Input start

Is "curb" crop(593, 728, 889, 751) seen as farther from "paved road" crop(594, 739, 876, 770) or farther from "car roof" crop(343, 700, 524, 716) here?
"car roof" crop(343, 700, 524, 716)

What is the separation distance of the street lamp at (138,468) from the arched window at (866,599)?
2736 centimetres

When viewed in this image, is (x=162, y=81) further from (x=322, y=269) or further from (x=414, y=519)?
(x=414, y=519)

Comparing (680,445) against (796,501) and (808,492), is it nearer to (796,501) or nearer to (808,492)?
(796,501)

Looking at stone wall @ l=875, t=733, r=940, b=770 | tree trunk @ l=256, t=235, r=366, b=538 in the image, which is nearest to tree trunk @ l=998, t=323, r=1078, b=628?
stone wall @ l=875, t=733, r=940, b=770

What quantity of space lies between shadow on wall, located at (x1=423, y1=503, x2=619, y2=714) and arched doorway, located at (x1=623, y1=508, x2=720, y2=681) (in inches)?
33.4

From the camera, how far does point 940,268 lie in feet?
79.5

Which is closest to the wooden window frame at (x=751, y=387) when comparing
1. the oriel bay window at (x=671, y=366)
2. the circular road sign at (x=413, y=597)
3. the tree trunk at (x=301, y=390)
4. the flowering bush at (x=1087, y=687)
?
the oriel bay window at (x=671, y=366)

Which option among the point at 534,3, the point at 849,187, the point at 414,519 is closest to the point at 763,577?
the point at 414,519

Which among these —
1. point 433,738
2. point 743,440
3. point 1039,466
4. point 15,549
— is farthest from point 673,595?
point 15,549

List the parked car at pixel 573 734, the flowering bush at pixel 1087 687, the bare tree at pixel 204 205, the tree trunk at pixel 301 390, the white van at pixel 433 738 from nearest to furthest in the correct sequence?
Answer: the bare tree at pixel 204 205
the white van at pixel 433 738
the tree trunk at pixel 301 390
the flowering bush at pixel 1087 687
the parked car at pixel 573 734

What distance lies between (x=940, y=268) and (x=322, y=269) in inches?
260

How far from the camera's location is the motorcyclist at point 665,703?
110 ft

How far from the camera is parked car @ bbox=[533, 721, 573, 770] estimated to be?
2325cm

Input end

** Task to complete **
Restate the whole of the material exactly.

** Written solution **
Is "curb" crop(593, 728, 889, 751) seen as farther from "paved road" crop(594, 739, 876, 770) or farther from "car roof" crop(343, 700, 524, 716) here?
"car roof" crop(343, 700, 524, 716)

What is the separation distance of the street lamp at (138,468) from the arched window at (866,599)?
2736 centimetres

When viewed in this image, is (x=162, y=81) further from (x=322, y=269) or further from (x=414, y=519)?
(x=414, y=519)

Comparing (680,445) against (796,501) and (808,492), is it nearer to (796,501) or nearer to (808,492)?
(796,501)

Looking at stone wall @ l=875, t=733, r=940, b=770 | tree trunk @ l=256, t=235, r=366, b=538 in the image, which is nearest to tree trunk @ l=998, t=323, r=1078, b=628?
stone wall @ l=875, t=733, r=940, b=770

What quantity of space lies between shadow on wall, located at (x1=423, y1=503, x2=619, y2=714) and arched doorway, located at (x1=623, y1=508, x2=720, y2=681) (in inches)?
33.4

From the camera, how far does point 940,268 lie in feet?
79.5

Which is closest to the wooden window frame at (x=751, y=387) when comparing
1. the oriel bay window at (x=671, y=366)
2. the circular road sign at (x=413, y=597)
3. the tree trunk at (x=301, y=390)
4. the flowering bush at (x=1087, y=687)
?
the oriel bay window at (x=671, y=366)

Which option among the point at 534,3, the point at 849,187, the point at 414,519 is closest to the point at 763,577?
the point at 414,519

Which among these —
1. point 433,738
2. point 743,440
3. point 1039,466
4. point 15,549
— is farthest from point 673,595?
point 15,549

List the parked car at pixel 573 734, the flowering bush at pixel 1087 687, the bare tree at pixel 204 205, the tree trunk at pixel 301 390, the white van at pixel 433 738 from nearest to furthest in the correct sequence?
Answer: the bare tree at pixel 204 205
the white van at pixel 433 738
the tree trunk at pixel 301 390
the flowering bush at pixel 1087 687
the parked car at pixel 573 734

What distance lies between (x=940, y=268) and (x=322, y=269) in inches?
260

How far from the camera's location is the motorcyclist at point 665,703?
110 ft

How far from the camera is parked car @ bbox=[533, 721, 573, 770] estimated to be?
2325cm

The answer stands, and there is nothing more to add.